Everything You Need to Know About Profits Interests

September 21, 2018

Incentive-based equity is a significant form of compensation for employees, consultants, and other service providers for many types of businesses, but perhaps no more so than for startup companies that have limited resources to pay cash compensation. Given the popularity of the limited liability company (LLC) as the entity of choice for new companies, the issuance of “profits interests” as a form of non-cash compensation to attract, incentivize, reward, and retain employees, consultants, or other service providers has become more prevalent. When used as incentive compensation, “profits interests” offer many benefits for both the company and the recipient, including flexibility and the potential for favorable tax treatment.

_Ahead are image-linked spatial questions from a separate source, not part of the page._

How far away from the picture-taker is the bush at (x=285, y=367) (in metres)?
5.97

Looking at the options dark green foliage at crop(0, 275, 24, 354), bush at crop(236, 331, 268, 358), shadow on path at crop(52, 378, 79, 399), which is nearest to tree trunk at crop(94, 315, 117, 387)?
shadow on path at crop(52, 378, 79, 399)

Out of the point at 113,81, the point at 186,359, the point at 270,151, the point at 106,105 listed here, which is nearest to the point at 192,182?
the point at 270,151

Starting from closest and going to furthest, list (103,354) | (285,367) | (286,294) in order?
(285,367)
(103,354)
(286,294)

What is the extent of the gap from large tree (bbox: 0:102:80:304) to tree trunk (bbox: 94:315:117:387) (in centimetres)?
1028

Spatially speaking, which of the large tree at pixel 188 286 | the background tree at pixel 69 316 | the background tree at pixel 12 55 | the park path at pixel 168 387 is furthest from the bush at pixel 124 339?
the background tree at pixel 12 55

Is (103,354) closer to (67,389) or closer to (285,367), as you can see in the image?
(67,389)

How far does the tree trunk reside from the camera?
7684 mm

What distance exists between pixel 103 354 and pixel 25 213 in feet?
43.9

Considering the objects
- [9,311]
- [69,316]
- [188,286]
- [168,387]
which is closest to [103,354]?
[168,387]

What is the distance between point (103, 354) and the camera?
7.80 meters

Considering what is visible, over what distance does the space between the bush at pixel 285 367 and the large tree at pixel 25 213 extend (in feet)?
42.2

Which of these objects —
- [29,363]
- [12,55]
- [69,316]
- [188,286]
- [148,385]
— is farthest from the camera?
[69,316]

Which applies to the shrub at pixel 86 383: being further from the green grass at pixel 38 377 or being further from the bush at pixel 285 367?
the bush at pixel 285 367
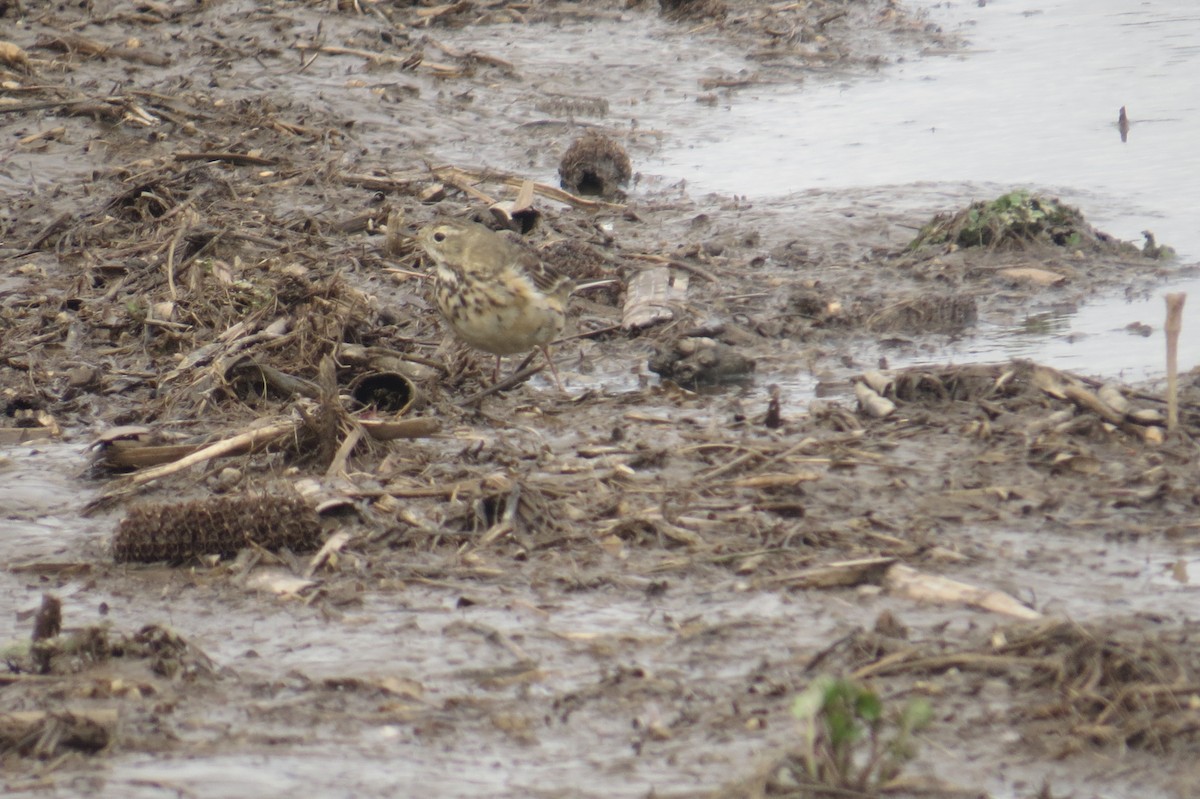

What are “Profits Interests?”

Generally, “profits interests” are a restricted form of economic interest in LLCs and other entities taxed as partnerships that provide rights to receive a share of the future increase in income or profits from, and appreciation in value of, the company (most frequently from proceeds received in connection with a sale or other cash-out transaction). All company value existing at the time of grant is attributed to the then-existing equity holders of the company. “Profits interests” are usually junior in right to the “capital interests” of the equity holders of the company (those parties who have invested actual money) and usually do not possess all of the rights held by holders of such “capital interests” (such as voting and consent rights). Vesting requirements and other restrictions (such as company repurchase rights) can also be attached to “profits interests” by the company.

What are the Benefits of “Profits Interests?”

While a company could issue restricted capital interests, options to buy interests or interest appreciation rights (very similar to restricted stock, stock options, and stock appreciation rights in a corporation), “profits interests” carry some tax advantages over such other forms of equity-based compensation, including:

  • Tax Timing – Since a “profits interest” represents a right to a share of future company value, it has zero value upon receipt and the grant of the “profits interest” does not result in taxable income to the recipient at the time of grant (unlike in the case of the grant of restricted stock in a corporation, where, at the time of grant, the recipient is subject to tax (at ordinary income rates) on the difference between the price paid for the restricted stock and the value of the restricted stock).
  • Favorable Tax Treatment – Since a “profits interest” represents an actual equity interest in the company, upon its later sale or redemption, it will generate income to the recipient subject to favorable capital gains treatment, subject to certain tax rules (unlike in the case of stock options and appreciation rights issued in a corporation, where, until such securities are exercised by the holder for actual shares of stock, they do not represent equity in the company, and any value attributable to such rights will be taxed at higher ordinary income tax rates).
  • Equity Holder Status – The grantee of a “profits interest” becomes an actual equity holder of the company for tax purposes (unlike in the case of the recipient of stock options and appreciation rights issued in a corporation, where, until such securities are exercised by the holder for actual shares of stock, the grantee is not the holder of any actual ownership interest in the company).

What Issues Should Companies and Recipients Consider in Connection With the Grant of “Profits Interests?”

Before deciding to grant “profits interests” companies should consider:

  • the administrative cost of issuing “profits interests” (there is an administrative cost to managing the issuance of “profits interests,” which increases over time as the company makes additional grants);
  • how the “profits interests” will be valued (at the time of each grant of a “profits interest,” the company will need to determine the proper value of the company, which in most cases is done using a third-party valuation firm); and
  • the differences in reporting for financial and tax purposes (because of differences in standards of valuing “profits interests” for financial reporting and tax reporting purposes, “profits interests” can present challenges for the company and its accountants in establishing proper values for these purposes).

Before agreeing to the receipt of “profits interests” as a form of equity-based incentive compensation, recipients should consider:

  • the value that has been set for the company at the time of grant of the “profits interests” (a value that has been set too high may mean that the recipient will never likely share in future company value);
  • whether the “profits interests” are subject to a vesting schedule (and if so, what happens if applicable vesting conditions are not satisfied); and
  • whether the class or series of equity for which the “profits interests” are being granted are subject to different rights or benefits than other classes or series of equity in the company (such as rights to distributions of operating income vs. distributions upon “capital transactions;” rights to tax distributions on allocable company income; voting or consent rights on company actions; and transfer restrictions or company repurchase rights).